Date for mandatory ID cards in Britain put back to 2012: opposition
Tue Jan 22, 7:10 PM ET
LONDON (AFP) – Britons will not be required to have ID cards until 2012, two years later than originally planned, the opposition Conservatives claimed on Tuesday, citing leaked government documents they obtained.
The interior ministry documents apparently targeted “Borders Phase II (UK Citizens)” as set to begin in 2012, though those in “trusted relationships”, such as security guards, will have to obtain ID cards earlier.
When legislation for ID cards was first approved in 2006, the original deadline for Britons renewing their passports to be in possession of ID cards was January 2010.
In response to the opposition's claims, the interior ministry said that “a date has not been fixed” for a full rollout of ID cards.

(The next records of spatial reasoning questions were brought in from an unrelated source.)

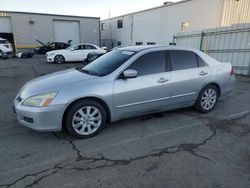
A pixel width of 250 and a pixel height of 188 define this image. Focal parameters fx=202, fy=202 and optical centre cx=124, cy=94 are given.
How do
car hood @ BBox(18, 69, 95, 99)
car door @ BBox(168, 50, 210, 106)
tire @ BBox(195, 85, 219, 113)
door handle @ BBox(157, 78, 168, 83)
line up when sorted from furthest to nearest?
1. tire @ BBox(195, 85, 219, 113)
2. car door @ BBox(168, 50, 210, 106)
3. door handle @ BBox(157, 78, 168, 83)
4. car hood @ BBox(18, 69, 95, 99)

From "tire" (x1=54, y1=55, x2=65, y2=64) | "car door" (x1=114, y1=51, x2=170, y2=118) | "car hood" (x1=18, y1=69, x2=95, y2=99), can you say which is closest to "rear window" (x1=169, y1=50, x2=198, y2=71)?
"car door" (x1=114, y1=51, x2=170, y2=118)

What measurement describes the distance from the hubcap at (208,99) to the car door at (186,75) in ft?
0.94

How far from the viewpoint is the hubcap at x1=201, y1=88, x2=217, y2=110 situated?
4625mm

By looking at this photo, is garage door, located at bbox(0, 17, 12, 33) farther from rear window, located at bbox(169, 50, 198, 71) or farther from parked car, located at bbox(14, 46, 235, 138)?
rear window, located at bbox(169, 50, 198, 71)

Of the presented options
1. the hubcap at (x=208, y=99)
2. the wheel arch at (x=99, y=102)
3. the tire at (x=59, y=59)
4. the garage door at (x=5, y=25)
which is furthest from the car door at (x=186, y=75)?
the garage door at (x=5, y=25)

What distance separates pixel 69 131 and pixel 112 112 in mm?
803

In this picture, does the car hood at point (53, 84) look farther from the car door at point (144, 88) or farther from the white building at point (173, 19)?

A spokesman for the Identity and Passport Service, while declining to comment directly on the Conservatives' claims, said: “We have always said that the scheme will be rolled out incrementally.”
Foreign nationals resident in Britain will begin receiving ID cards later this year, with the documents expected to be issued to British citizens on a voluntary basis from 2009.
According to the original Act of parliament on the subject, passed in 2006, compulsory ID cards cannot be mandated unless both the House of Commons and Lords vote in favour of the plan — at present, the opposition Conservatives and Liberal Democrats oppose the proposals.
The government's plans for ID cards have drawn criticism on the grounds that they will arguably not help to combat international terrorism, and infringe on civil liberties.
The idea has also been hurt by recent government losses of citizens' personal data, in particular the loss of 25 million Britons' personal information by a government agency two months ago.
Unlike its continental European neighbours, Britain has never had a mandatory ID card scheme other than in wartime, but the idea has gathered momentum since the deadly July 2005 suicide bombings in London.